As a die-hard space enthusiast, I find it hard to believe that the Obama Administration can’t seem to come up with $3 billion a year to sustain America’s manned space program.  From the folks who continue to bring us trillion dollar deficits and hundreds of billions in new spending for feel-good policies like universal health insurance, combating climate change, and subsidized job creation, can it really be that the end of the budget line stops just short of funding NASA’s Constellation program?

Apparently so.  A commission created by President Obama concluded that NASA’s current strategy is too expensive, lacks innovation, and takes too long to achieve its goal of getting Americans back to the Moon, and then off to Mars by 2020.  The criticism reminds me of the adage about getting something fast, accurate, and cheap: you can have any two, but not all three.  Thus, it looks like Americans will get nothing now that Obama’s NASA chief is directing contractors to abort their work as the government prepares to terminate the program.

So, good riddance thousands of science and engineering jobs; hello make-work Recovery Act projects!

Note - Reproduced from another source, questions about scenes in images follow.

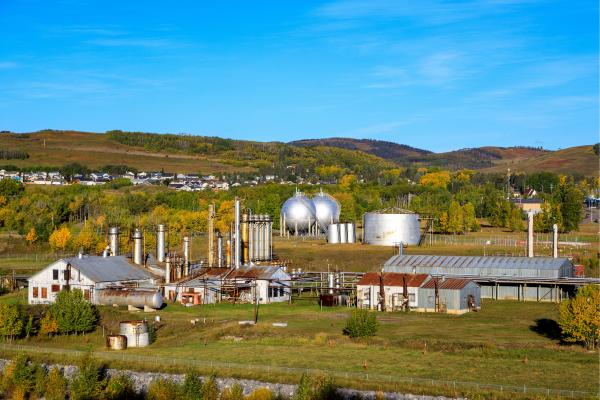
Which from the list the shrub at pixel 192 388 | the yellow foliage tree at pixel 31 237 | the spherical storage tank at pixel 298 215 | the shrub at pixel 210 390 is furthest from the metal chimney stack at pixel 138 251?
the spherical storage tank at pixel 298 215

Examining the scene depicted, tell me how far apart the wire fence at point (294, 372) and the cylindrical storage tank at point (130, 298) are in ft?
42.0

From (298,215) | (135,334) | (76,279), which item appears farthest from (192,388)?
(298,215)

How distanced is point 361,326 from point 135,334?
41.7 ft

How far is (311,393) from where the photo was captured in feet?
118

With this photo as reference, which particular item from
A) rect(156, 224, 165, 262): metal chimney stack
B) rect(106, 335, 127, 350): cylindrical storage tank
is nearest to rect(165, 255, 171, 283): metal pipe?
rect(156, 224, 165, 262): metal chimney stack

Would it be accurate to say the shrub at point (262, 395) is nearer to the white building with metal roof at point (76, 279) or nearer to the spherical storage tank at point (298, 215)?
the white building with metal roof at point (76, 279)

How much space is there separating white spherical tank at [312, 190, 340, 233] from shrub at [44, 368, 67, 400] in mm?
69764

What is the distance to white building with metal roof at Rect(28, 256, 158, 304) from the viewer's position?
63969mm

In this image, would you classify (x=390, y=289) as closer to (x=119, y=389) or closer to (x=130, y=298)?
(x=130, y=298)

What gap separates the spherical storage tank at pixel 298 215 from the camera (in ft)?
364

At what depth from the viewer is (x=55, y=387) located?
42312 millimetres

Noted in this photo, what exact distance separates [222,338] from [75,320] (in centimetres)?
963

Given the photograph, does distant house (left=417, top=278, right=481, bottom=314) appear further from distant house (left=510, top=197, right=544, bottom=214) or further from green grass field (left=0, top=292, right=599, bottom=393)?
distant house (left=510, top=197, right=544, bottom=214)

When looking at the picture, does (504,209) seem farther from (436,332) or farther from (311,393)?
(311,393)
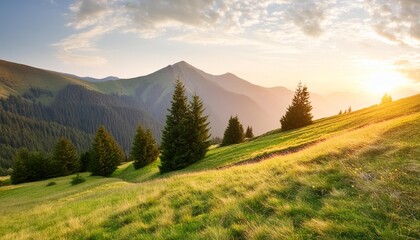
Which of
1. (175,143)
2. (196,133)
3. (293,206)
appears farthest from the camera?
(196,133)

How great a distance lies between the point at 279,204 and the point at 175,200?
463cm

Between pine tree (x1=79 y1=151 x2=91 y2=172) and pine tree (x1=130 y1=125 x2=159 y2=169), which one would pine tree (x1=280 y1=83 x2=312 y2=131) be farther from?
pine tree (x1=79 y1=151 x2=91 y2=172)

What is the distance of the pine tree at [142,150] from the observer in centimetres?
5847

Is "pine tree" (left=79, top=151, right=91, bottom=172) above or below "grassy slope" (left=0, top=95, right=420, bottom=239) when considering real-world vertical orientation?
below

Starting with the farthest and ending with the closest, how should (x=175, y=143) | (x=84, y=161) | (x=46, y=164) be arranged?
1. (x=84, y=161)
2. (x=46, y=164)
3. (x=175, y=143)

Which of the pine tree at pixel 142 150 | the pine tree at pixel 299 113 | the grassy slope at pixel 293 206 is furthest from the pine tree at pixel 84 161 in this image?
the grassy slope at pixel 293 206

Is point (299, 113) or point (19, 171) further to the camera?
point (19, 171)

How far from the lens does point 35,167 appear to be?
73.2m

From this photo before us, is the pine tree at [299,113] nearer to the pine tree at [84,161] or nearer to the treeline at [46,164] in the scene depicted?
the treeline at [46,164]

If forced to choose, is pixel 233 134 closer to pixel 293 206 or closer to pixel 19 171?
pixel 19 171

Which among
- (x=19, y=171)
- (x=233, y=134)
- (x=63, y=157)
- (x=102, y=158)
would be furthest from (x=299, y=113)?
(x=19, y=171)

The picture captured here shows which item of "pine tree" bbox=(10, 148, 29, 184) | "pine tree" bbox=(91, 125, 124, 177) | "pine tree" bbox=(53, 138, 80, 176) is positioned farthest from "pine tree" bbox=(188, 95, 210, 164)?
"pine tree" bbox=(10, 148, 29, 184)

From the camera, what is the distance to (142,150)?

Though I’m sure the Obama White House doesn’t agree; killing the Constellation program is the latest example of an inner circle that can’t see the forest for the trees.  Afghanistan is the war that won’t (can’t?) end; no one seems to know how to “plug the damn hole” in the Gulf; and there is growing unease about the direction of the country from the Left and the Right.  Wouldn’t a presidential challenge to put an American on Mars by the end of this decade be the kind of national rallying point we need?

It would inspire the best and brightest to pursue astrophysics instead of exotic financial careers, spur public and private investments in aerospace (and by extension, defense) technology, and give Americans a reason to wave Old Glory together apart from a sporting event or wartime.  It would also make good on the president’s implied promise to be the heir of John F. Kennedy, the first chief executive to call for a national moon shot.

For that, though, this president would need a quality that has so far eluded him: the courage to lay down an unmistakable threshold of success.